The problem does not lie solely in individual criminals. Rather, it is embedded in a larger culture that has stripped accountability of freedom, eroding the fundamental principle that rights must be balanced by responsibilities. When people are conditioned to believe that their desires, no matter how perverse, can be acted upon without consequence, society as a whole suffers. What we face today is not just a crime but a structural failure that has allowed degeneracy to masquerade as liberty. This is why punishment alone will never be enough. The disease must be identified before it can be treated. Without understanding why such crimes occur, we will continue addressing only the symptoms while the root infection festers beneath the surface.
Cruelty must be met with strict laws. Not because strictness in itself is a virtue, but because certain levels of inhumanity cannot be dismantled with civility. But even before we discuss punishment, the very notion of amnesty must be contextualised. What does forgiveness mean when extended to those who do not recognise guilt? What is the value of a second chance given to someone who has never believed they did wrong in the first place? This is why our legal framework must first address the moral decay that breeds such crimes before attempting to rehabilitate the criminals. Without doing so, even the most severe penalties will be nothing more than temporary measures.
Rape and violence cannot be uprooted if we only punish the rapists. Punishment is necessary, but it is not a solution; it is only a response. The real work lies in dismantling the frame of mind that enables such crimes in the first place. And yet, this is where our greatest failure lies. Fear no longer frightens those who are no longer humans. Those who commit the worst atrocities do so because they no longer register fear, morality or consequence. A deadened conscience cannot be reached through reason and a society that continues to place its faith only in awareness campaigns and appeals to humanity is one that has already accepted defeat.
Besides capital punishment, the reason — near or remote, practical and theoretical — for such actions has to be identified. We have to clean the glass-frame from the inside; otherwise, even our regular wiping of the dust from the surface will still keep the portrait of Bangladesh dirty. The issue is systematic, the contamination far too deep for superficial solutions. If we do not examine the ideological and psychological underpinnings of such crimes, we will continue to be shocked by each new instance, unaware that the horror that we witness is not an anomaly but an inevitability of the world that we have created.

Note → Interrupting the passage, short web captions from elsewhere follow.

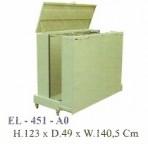 Lemari Gambar Elite Type EL 451 A0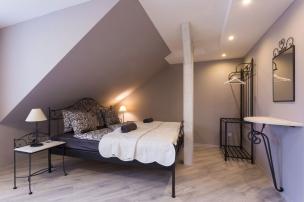 Montmartre apartmán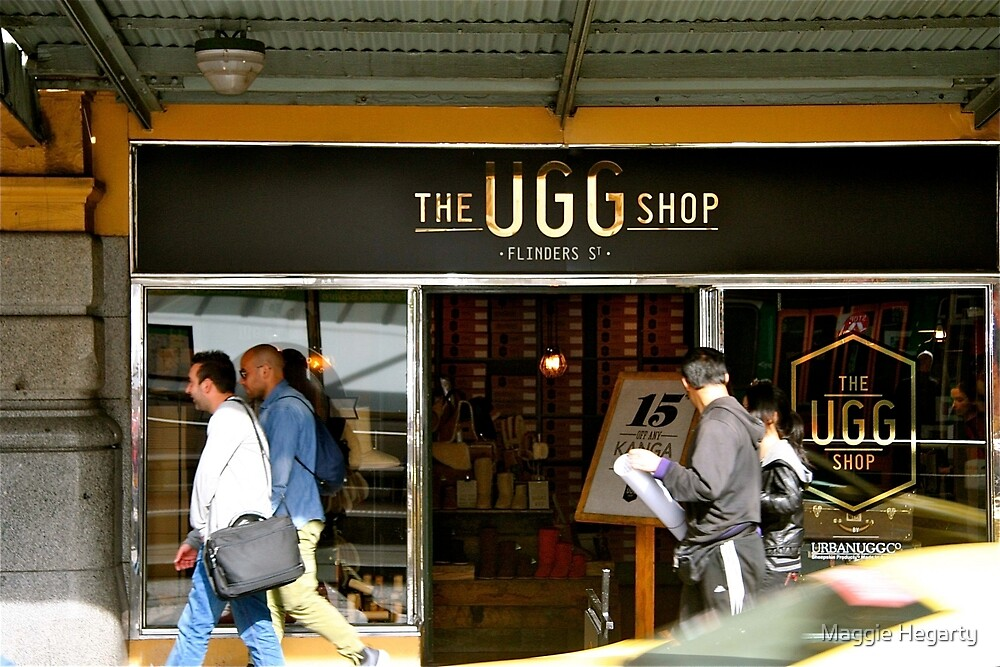 7d10acd53cb Ugg Shop Melbourne Flinders - cheap watches mgc-gas.com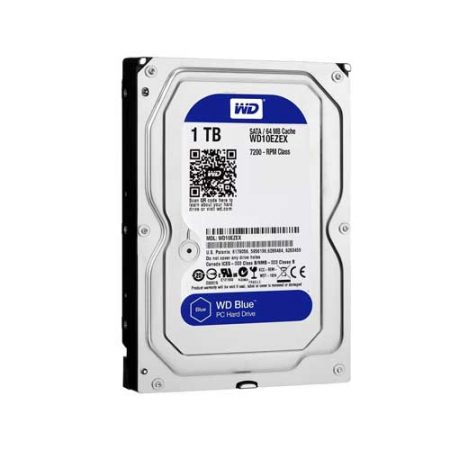 Western-Digital-Caviar-Blue-1TB-Internal-Hard-Drive-WD10EZEX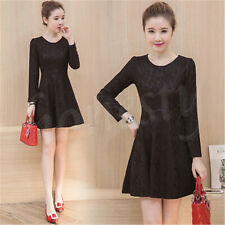 Fashion women's autumn long-sleeved lace dress temperament Slim bottoming skirt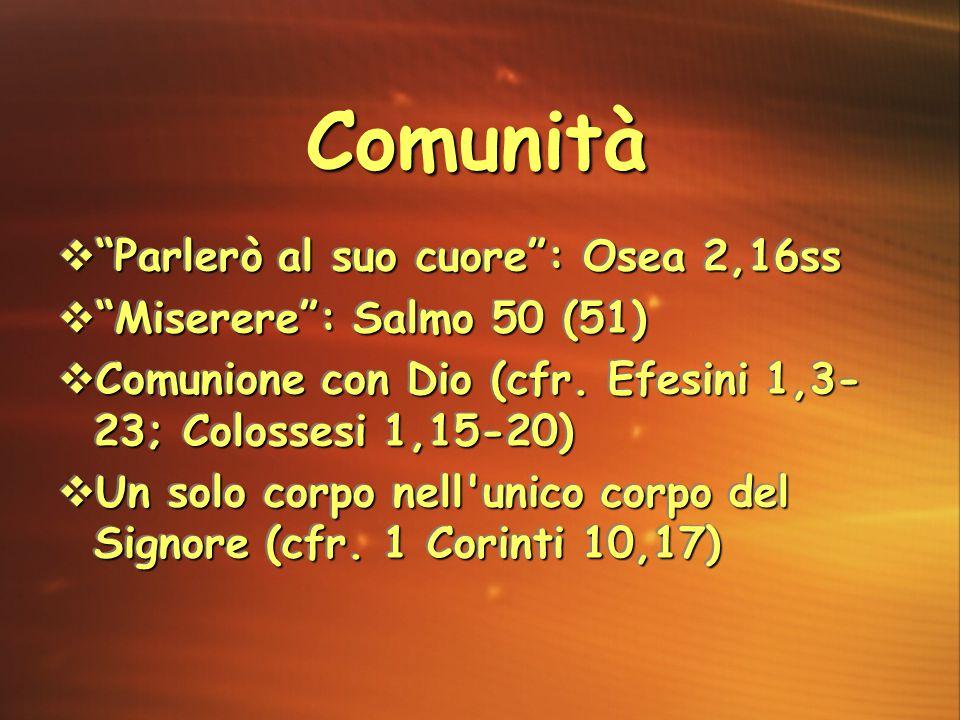 Comunità Parlerò al suo cuore : Osea 2,16ss Miserere : Salmo 50 (51)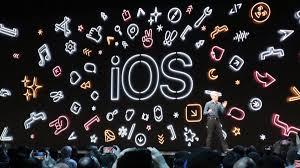 iOS 14 leak reveals wallpaper and ...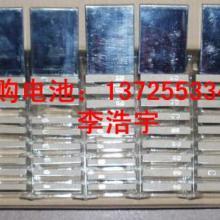 深圳回收/统货A/B品铝壳电芯、铝壳电池收购、工厂A3品铝壳电池收购批发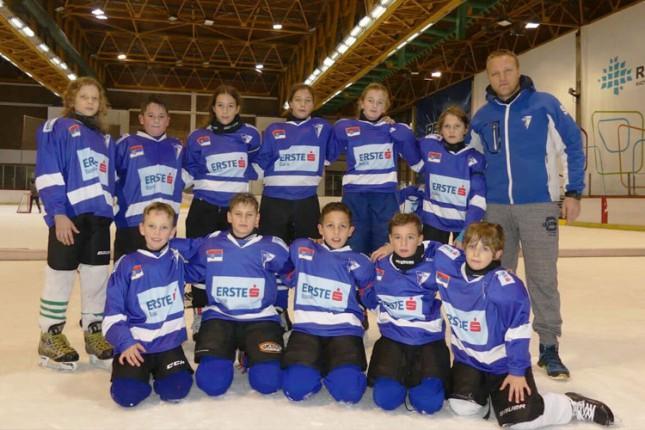 Hokej na ledu: Nastupi U10 i U14 selekcija tokom proteklog vikenda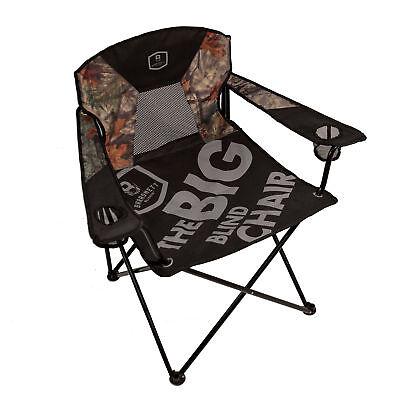 Barronett Blinds BA800 Big Blind Black & Camo Oversized Heavy Duty Folding Chair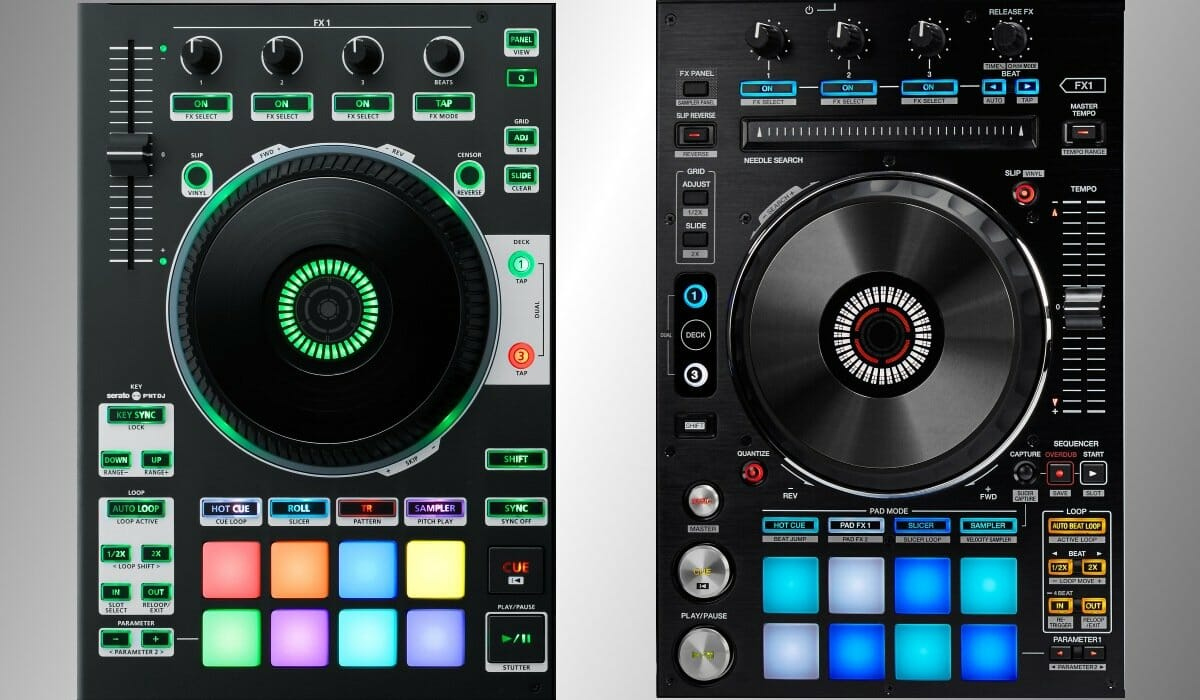 The DJ-808 and the DDJ-RX compared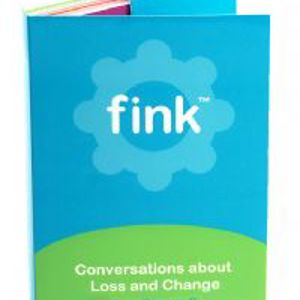 FINK Key Stage 2 question cards
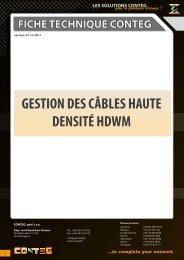 GESTION DES CÂBLES HAUTE DENSITÉ HDWM - Conteg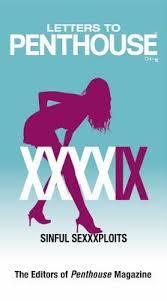 letters to penthouse xxxxix sinful sexxxploits by penthouse magazine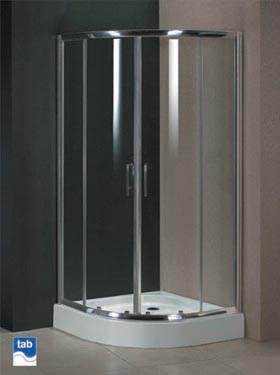 Milano 800x800 Quadrant Shower Enclosure With Double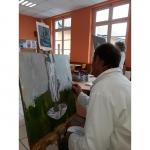 stage-peinture-breteil 35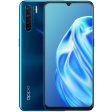 OPPO A91 128GB Blauw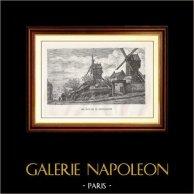 Vue de Paris - Monuments Historiques de Paris - Moulin de la Galette - Les Moulins de Montmartre | Gravure sur bois originale dessinée par E. Vernier, gravée par Yon-perrichon. 1867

The problem is that the common people who ‘have to be’ good and are bigger in number can never be violent, even when necessary, and will, therefore, always remain unheard. They live under the illusion that righteousness alone is enough, that being morally correct carries a weight that will naturally counterbalance evil. But history proves otherwise. Almost all national matters are directly connected to them, but they themselves do not matter. Their voices are drowned out not just by those who are louder but by those who are willing to use force to impose their will. That is why, number- and not degree-wise, the greater good can never win against smaller evil and violence, once established, can never be remedied by love or placid individuals.

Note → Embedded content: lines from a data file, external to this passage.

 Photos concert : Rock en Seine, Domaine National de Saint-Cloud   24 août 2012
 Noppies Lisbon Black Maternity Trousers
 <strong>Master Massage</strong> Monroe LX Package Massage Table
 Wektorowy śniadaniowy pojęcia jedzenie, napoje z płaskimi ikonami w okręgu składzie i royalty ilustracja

Since good is inherently incapable of being bad to fight the bad, other than ‘correction-violence,’ the only thing that can bring change is ‘law and power’ that should operate for the greater good but unfortunately does not. This is the paradox of our time: we claim to believe in justice, yet we lack the necessary will power to enforce it where it matters most. The structures meant to protect us fail precisely because they hesitate when hesitation is a luxury that we cannot afford. The law must be absolute, power must be decisive and there must be no room for interpretation when it comes to the most fundamental violations of human dignity.
Therefore, any immediate approach is doomed to fail because an immediate action inspires an immediate reaction and, thus, a vortex is created where the loop is sure to take us down, all of us. The cycle of violence cannot be broken by knee-jerk responses nor can it be resolved by short-term outrage. It requires a methodical, long-term approach that does not simply react to crises but anticipates and prevents them. But the real question remains: what are the indirect approaches towards this issue of extreme violence? And more important, what are the ways that will turn this mere population of a country into its citizens?
The answer does not lie in temporary policies or hollow promises. It lies in a fundamental restructuring of how we understand power, justice and societal responsibility. The people must be transformed from passive observers to active participants in their own governance. A nation is not built through slogans and idealistic rhetoric; it is forged through discipline, law and an unwavering commitment to moral integrity. If we continue to allow fear, ignorance and unchecked individualism to dictate our fate, we will remain trapped in the same vicious cycle of violence and decay.
True citizenship is not about holding a passport or following the law out of fear of punishment. It is about embodying a moral and intellectual consciousness that does not require external enforcement to function. This is the ultimate goal — to create a society where justice is not a reactive measure but an intrinsic value embedded in the collective psyche of its people. Until that happens, we will continue to deceive ourselves with half-measures and wishful thinking, watching as our nation deteriorates under the weight of its own inaction.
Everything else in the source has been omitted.